Since all you need to do is return an instance of the cell class, how about this:

First, add a tableCell instance variable to your viewController class:

@class CustomCell;
@interface MyViewController
{
    CustomCell * tableCell;
}
@end

Create the single instance of your cell in your init method:

- (id)initWithNibName:(NSString *)nibNameOrNil
               bundle:(NSBundle *)nibBundleOrNil 
{
    self = [super initWithNibName:nibNameOrNil bundle:nibBundleOrNil];
    if (self == nil) { return nil; }

    tableCell = [[CustomCell alloc] init];

    return self;
}

Be sure to release it in dealloc:

- (void)dealloc
{
    [tableCell release];
}

And now, your delegate method becomes:

- (UITableViewCell *)tableView:(UITableView *)tableView
         cellForRowAtIndexPath:(NSIndexPath *)indexPath
{
    tableCell.lbl.text = @"test";
    return tableCell;
}
e.James
The main problem with this code is that it assumes that every row will have the same content: "test". I suspect that this was a simplification for posting the question and that in practice a singleton cell will not suffice.
zaph
Thank you so much. Havent tried it, but it makes a lot of sense. So basically, the view associated with controller any other custom views cannot be in the same xib definition.

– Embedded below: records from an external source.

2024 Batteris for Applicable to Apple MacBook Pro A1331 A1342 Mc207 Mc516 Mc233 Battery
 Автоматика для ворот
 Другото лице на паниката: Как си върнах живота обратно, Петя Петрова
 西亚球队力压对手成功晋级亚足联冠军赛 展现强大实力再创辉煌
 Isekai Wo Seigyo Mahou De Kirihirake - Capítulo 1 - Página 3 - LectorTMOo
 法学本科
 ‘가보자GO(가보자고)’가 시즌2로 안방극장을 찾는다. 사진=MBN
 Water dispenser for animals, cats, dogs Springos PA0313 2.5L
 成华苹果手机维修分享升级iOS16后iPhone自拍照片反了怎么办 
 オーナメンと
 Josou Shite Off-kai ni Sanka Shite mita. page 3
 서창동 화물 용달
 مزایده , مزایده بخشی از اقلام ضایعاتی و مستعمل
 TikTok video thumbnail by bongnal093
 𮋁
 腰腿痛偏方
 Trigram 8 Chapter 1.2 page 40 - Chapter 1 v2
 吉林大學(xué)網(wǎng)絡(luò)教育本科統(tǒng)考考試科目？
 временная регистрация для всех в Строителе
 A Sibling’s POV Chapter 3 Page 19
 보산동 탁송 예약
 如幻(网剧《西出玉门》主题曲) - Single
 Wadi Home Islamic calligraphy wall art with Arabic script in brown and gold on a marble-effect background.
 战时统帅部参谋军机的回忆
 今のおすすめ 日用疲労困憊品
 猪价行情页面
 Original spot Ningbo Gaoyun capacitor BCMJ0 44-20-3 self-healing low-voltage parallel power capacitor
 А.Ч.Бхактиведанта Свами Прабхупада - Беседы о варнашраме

Just out of curiosity, does the viewController replaces the view instance as well in this case.
@zaph: This is actually the way that cells are normally used. The idea is that the same cell gets reused in several (if not all) places within the table. Naturally, something about the cell will have to be changed each time, and I assume that's what the OP intends to do in the delegate method. His original example simply showed adding a "test" label, so I did the same thing in my example to avoid cluttering up the explanation.
e.James
@unknown: I'm not quite sure I understand your question. Usually, you only need to load the xib file once (and quite often this simply happens automagically, via Interface Builder). Every time you load the nib, you will get another copy of the entire set of objects. That's probably what caused your infinite loop; when you loaded the nib the first time, it loaded all of the views, and tried to draw the cells for the tableView, but since your delegate method loads *antoher* copy of the nib file, you get *another* tableView, which again needs to draw its cells, and so on.